Certainly we are an imperfect union. We struggle with race, gender, and issues of equality. The fact that we are constantly engaged in these struggles would suggest that we live in a country that is worth the many sacrifices that have been made and will be made in the future for our democracy to live.
A few years ago, the Sunday after a presidential election, I had a parishioner come speak to me. She said she didn’t think she could pray for the new president-elect during the Prayers of the People during our worship services. I listened to her reasons without comment. When she was finished I spoke with a calm and gentle tone. I told her that I understood and that she didn’t have to pray for someone if she wasn’t comfortable doing so. That said, I told her she could no longer lead the Prayers of the People on Sunday morning. Essentially, I gave her permission to walk away.

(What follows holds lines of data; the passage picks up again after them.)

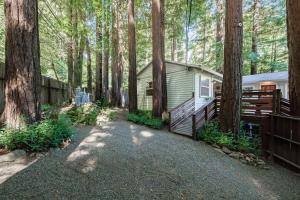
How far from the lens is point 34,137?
367 cm

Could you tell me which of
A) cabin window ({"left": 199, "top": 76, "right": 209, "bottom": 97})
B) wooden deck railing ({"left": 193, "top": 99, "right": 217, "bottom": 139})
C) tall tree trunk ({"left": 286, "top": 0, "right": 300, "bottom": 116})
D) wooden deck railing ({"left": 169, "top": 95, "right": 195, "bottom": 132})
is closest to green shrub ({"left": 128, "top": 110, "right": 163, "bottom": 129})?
wooden deck railing ({"left": 169, "top": 95, "right": 195, "bottom": 132})

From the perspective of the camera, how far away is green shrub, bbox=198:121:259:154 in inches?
232

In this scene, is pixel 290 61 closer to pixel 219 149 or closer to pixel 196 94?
pixel 219 149

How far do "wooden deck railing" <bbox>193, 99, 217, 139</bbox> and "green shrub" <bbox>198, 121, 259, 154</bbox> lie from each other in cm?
31

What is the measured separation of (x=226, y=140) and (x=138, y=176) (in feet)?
11.8

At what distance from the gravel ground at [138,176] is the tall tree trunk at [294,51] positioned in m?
2.02

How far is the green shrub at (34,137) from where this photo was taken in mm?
3505

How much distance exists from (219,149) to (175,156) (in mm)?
1878

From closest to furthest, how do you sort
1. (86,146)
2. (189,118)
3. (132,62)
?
(86,146)
(189,118)
(132,62)

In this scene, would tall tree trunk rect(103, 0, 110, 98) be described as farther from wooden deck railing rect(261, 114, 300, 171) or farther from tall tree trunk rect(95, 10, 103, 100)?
wooden deck railing rect(261, 114, 300, 171)

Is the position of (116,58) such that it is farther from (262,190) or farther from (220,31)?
(262,190)

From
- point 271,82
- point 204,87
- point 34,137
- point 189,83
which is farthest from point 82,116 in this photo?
point 271,82

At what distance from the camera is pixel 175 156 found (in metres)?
4.64

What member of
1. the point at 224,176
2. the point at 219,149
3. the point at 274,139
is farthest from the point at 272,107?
the point at 224,176
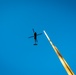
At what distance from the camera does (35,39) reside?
25875 millimetres

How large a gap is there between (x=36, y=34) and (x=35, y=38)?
1.01m

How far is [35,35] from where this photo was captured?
26250 mm

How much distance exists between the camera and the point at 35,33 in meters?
26.4

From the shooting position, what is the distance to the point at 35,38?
2619 cm

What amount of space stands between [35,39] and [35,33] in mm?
1548

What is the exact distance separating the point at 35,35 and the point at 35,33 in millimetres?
515

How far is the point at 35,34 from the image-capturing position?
26.3 metres

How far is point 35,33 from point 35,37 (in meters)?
0.98

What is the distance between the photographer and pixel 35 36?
2622cm

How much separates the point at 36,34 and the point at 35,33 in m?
0.36

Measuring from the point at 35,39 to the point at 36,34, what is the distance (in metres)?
1.31

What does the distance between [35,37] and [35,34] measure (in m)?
0.73

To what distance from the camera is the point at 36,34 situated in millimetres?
26328

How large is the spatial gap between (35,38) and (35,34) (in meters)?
0.98
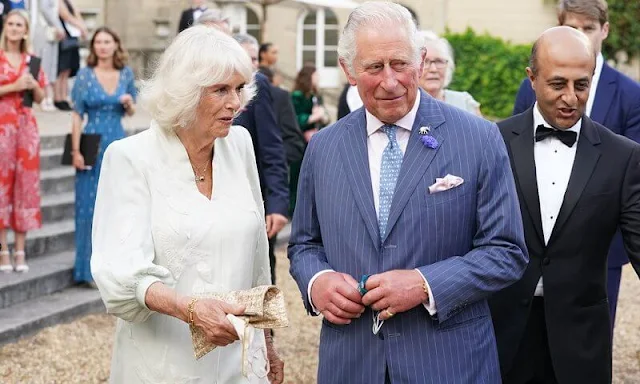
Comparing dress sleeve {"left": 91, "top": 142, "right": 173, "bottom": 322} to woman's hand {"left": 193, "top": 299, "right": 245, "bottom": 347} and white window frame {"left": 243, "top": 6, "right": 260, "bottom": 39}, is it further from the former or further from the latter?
white window frame {"left": 243, "top": 6, "right": 260, "bottom": 39}

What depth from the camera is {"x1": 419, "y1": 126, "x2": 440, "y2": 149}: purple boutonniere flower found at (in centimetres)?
386

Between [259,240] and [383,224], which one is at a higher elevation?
[383,224]

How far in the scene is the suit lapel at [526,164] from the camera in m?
4.62

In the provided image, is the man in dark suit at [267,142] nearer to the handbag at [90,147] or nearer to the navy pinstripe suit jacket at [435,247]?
the handbag at [90,147]

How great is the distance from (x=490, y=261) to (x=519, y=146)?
1067 mm

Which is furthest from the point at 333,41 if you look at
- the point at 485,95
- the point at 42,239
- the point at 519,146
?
the point at 519,146

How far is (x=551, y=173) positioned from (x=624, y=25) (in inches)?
917

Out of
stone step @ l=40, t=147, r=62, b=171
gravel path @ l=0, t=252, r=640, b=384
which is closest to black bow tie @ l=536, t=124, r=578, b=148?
gravel path @ l=0, t=252, r=640, b=384

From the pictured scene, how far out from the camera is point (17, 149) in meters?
9.84

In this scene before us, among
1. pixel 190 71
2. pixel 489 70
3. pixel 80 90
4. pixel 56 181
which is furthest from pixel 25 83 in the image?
pixel 489 70

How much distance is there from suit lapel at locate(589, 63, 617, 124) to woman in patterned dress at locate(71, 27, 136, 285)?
5.20 meters

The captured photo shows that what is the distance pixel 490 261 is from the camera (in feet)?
12.4

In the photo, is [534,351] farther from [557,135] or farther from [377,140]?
[377,140]

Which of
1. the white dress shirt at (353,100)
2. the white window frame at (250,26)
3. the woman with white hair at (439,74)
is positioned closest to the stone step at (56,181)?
the white dress shirt at (353,100)
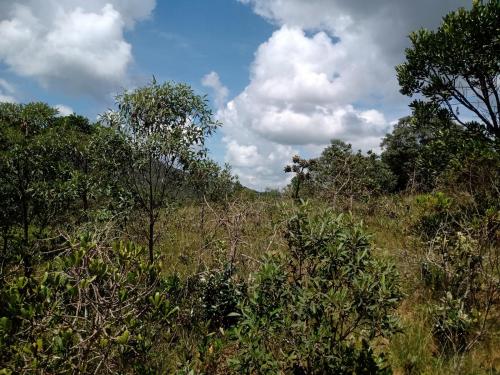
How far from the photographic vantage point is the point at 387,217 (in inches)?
542

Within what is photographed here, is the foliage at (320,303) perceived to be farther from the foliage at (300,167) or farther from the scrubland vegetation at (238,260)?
the foliage at (300,167)

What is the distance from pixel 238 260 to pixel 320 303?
457cm

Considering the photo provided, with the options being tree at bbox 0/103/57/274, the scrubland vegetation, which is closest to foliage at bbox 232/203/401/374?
the scrubland vegetation

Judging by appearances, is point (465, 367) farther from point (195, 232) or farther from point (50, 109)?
point (50, 109)

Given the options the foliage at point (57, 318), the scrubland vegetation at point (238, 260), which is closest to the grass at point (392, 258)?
the scrubland vegetation at point (238, 260)

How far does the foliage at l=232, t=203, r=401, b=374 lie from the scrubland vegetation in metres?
0.02

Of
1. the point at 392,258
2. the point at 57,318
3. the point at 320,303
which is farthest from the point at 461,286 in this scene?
the point at 57,318

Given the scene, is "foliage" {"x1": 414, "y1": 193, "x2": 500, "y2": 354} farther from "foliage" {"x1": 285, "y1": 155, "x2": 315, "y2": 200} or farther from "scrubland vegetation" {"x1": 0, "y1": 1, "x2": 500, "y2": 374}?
"foliage" {"x1": 285, "y1": 155, "x2": 315, "y2": 200}

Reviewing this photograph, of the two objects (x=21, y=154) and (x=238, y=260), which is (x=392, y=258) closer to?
(x=238, y=260)

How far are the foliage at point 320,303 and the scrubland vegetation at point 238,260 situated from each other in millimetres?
22

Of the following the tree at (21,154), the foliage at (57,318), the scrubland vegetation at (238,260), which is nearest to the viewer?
the foliage at (57,318)

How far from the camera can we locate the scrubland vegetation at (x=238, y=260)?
13.7ft

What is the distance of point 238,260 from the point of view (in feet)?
29.0

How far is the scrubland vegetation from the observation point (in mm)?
4172
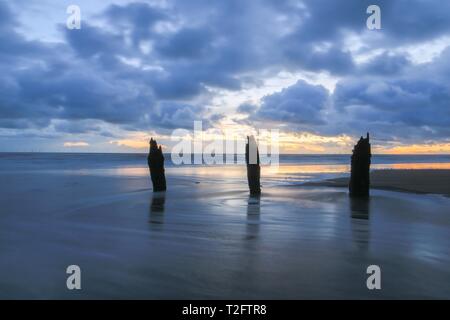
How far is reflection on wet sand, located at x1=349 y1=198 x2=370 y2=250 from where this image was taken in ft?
32.4

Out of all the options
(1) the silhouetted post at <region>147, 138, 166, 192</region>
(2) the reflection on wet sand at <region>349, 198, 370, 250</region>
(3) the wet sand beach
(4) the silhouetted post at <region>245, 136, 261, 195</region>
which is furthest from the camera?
(1) the silhouetted post at <region>147, 138, 166, 192</region>

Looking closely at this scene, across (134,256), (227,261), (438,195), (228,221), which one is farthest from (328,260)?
(438,195)

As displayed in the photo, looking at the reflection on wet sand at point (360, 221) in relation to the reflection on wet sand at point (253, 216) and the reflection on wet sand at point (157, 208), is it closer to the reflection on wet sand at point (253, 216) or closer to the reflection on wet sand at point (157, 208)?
the reflection on wet sand at point (253, 216)

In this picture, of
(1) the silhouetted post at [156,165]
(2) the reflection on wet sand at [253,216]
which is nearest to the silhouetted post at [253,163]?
(2) the reflection on wet sand at [253,216]

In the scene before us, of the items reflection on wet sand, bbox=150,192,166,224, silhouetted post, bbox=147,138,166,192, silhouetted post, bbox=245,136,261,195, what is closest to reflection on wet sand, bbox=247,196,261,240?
silhouetted post, bbox=245,136,261,195

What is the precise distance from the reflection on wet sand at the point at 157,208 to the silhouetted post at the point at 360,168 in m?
9.29

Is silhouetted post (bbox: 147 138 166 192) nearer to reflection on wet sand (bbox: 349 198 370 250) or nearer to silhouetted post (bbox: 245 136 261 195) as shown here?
silhouetted post (bbox: 245 136 261 195)

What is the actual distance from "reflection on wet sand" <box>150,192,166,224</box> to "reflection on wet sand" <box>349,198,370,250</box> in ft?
19.9

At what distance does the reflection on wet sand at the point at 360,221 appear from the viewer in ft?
32.4

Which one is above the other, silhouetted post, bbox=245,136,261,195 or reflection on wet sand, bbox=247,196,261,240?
silhouetted post, bbox=245,136,261,195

A couple of days later, the same parishioner came to my office to speak with me once again. After thinking it over, she had decided that she would give it a try and would pray for the newly elected president. I nodded in agreement and pointed out that God expects no more or no less from all of us. We are to try and love our neighbor as ourselves. In the Episcopal Church it has long been our custom to pray for our duly elected officials regardless of political affiliation. We pray for them by name. We omit no one.
So here at All Saints’ we will continue to do the right thing. We will pray for our elected leaders regardless of how we choose to cast our ballots. We will pray for them because they will definitely need our prayers. We will pray for them because each of us is a child of God created in the image of God. At this parish church when we say All Saints’ we really do mean “All.”